Track the body. Note micro-signs: swallow, jaw set, breath hold → name them with curiosity.
Validate the strategy. “Staying composed kept you safe. We’re not taking that away; we’re adding range.”
Integrate cognitive strengths. Use collaborative case formulation, values clarification, and graded experiments.
Therapeutic aim: from compulsive control to chosen containment; from performing okay to feeling okay.
A Gentle Self-Assessment
Which statements fit most, sometimes, or rarely?
I learn other people’s needs quickly; mine take effort to notice.
I prefer conversations with a plan and outcome.
Intense emotion (mine or others’) makes my mind go blank or critical.
I’m proud of being low-maintenance—and I feel unseen when no one checks in.
It’s easier to do more than to ask for help.
Compliments bounce off; criticism sticks.
Rest feels less safe than productivity.
If you said “most” to 4+ items, you likely run a Type A strategy under stress.
30-Day Practice Plan to Expand Your Range
Week 1 — Notice & Name
Daily: 2 minutes of exhale-lengthening + 1 interoception check.
Journal prompt (3 lines max): Where did I say I was fine when I wasn’t? What one word fits how I actually felt?
Week 2 — Share Small
Once every other day, name a sensation + emotion to a safe person.

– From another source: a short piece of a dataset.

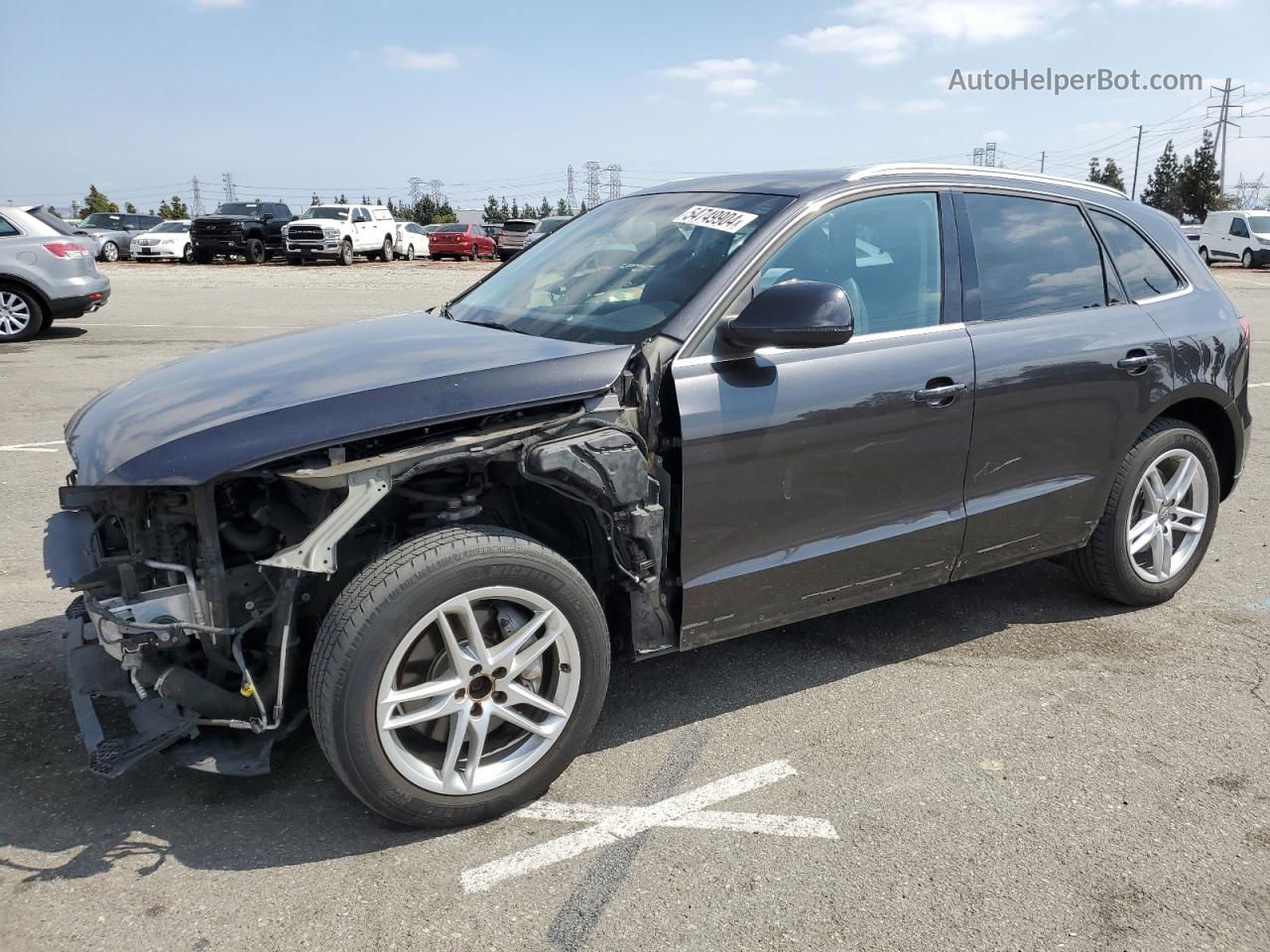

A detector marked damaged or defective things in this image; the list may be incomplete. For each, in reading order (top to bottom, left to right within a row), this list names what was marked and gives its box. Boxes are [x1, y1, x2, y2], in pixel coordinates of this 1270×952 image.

damaged hood [66, 313, 632, 487]
torn plastic fender liner [523, 431, 650, 508]
damaged black audi q5 [42, 166, 1249, 827]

Swap one solution with one reflection: “I hear you,” “That sounds heavy,” “I’m with you.”
Week 3 — Receive
Ask for one piece of help you could technically do alone. Let it be slightly uncomfortable.

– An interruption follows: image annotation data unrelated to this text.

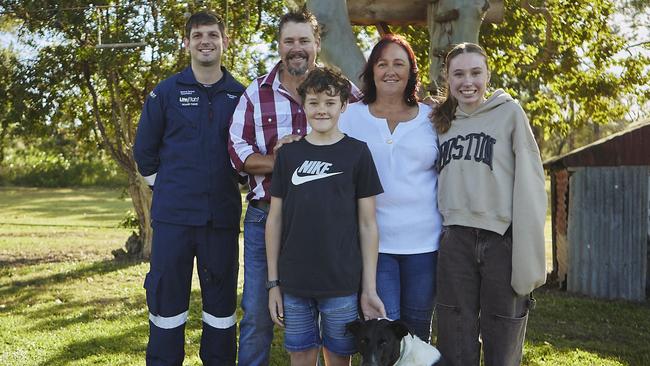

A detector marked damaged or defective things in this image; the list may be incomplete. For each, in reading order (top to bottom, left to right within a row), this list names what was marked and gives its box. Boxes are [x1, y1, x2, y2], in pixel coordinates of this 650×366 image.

rusty corrugated shed [540, 120, 648, 170]
rusty corrugated shed [564, 167, 644, 302]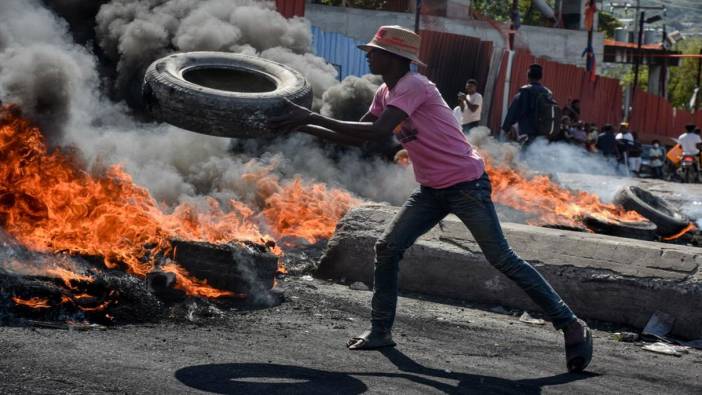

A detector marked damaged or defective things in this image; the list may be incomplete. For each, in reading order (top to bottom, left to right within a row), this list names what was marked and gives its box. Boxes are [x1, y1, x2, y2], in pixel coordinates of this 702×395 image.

burnt tire on ground [143, 51, 314, 139]
burnt tire on ground [584, 213, 660, 241]
burnt tire on ground [612, 186, 692, 238]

After receiving, practice the sentence: “Thank you, that mattered.”
Week 4 — Rest as Exposure
Schedule two 10-minute rests (no phone, no task). Track body sensations, not productivity guilt.

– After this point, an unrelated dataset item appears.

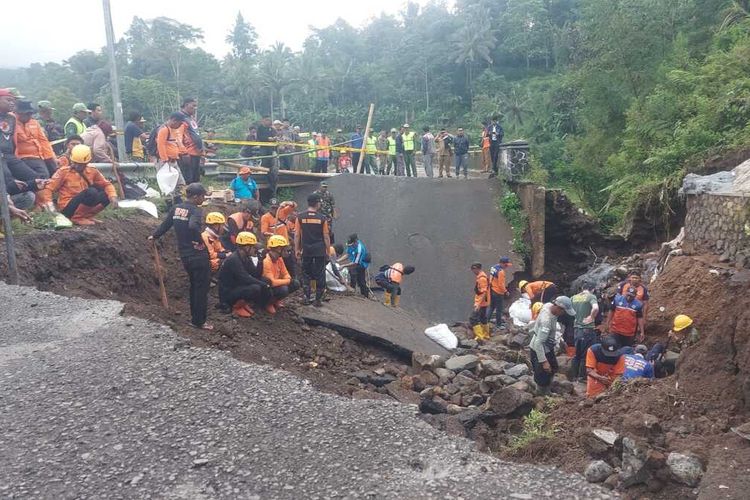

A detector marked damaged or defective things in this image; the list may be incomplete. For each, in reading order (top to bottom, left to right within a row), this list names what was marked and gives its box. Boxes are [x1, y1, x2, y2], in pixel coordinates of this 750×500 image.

Relationship repatterning: Initiate one conversation about your needs or preferences. Keep it simple.
What Healing Feels Like from the Inside
Feelings show up earlier and quieter (not as headaches at 10 PM).
Control shifts from must to choice.
You can stay in the room—body and mind—when emotions rise.
Competence remains, but connection doesn’t require you to disappear.
Myths vs. Truths
Myth: “I’m just not emotional.”
Truth: Your nervous system learned to down-regulate emotion to protect attachment.
Myth: “If I open up, I’ll lose control.”
Truth: With pacing and support, emotion increases precision; it doesn’t erase skills.
Myth: “Needing help makes me weak.”
Truth: Selective reliance is a hallmark of secure functioning.
When to Consider Therapy
You can’t feel joy, only relief.
Your body is doing the protesting (insomnia, pain, digestive issues) while your mouth still says “I’m fine.”
Partners/friends call you distant even when you’re trying.
You swing between hyper-competence and quiet collapse.
Therapy offers a laboratory for new experiences: feeling a little more, sooner, with someone who keeps pace with your system. The destination isn’t more drama—it’s more freedom.
Closing
Type A strategies are acts of love your younger self offered to keep you safe. You don’t need to tear them down. You can thank them—and then teach your body a new rule: “I can feel and still be safe.” When thought and feeling travel together, you don’t lose your edge. You gain a life you can feel from the inside.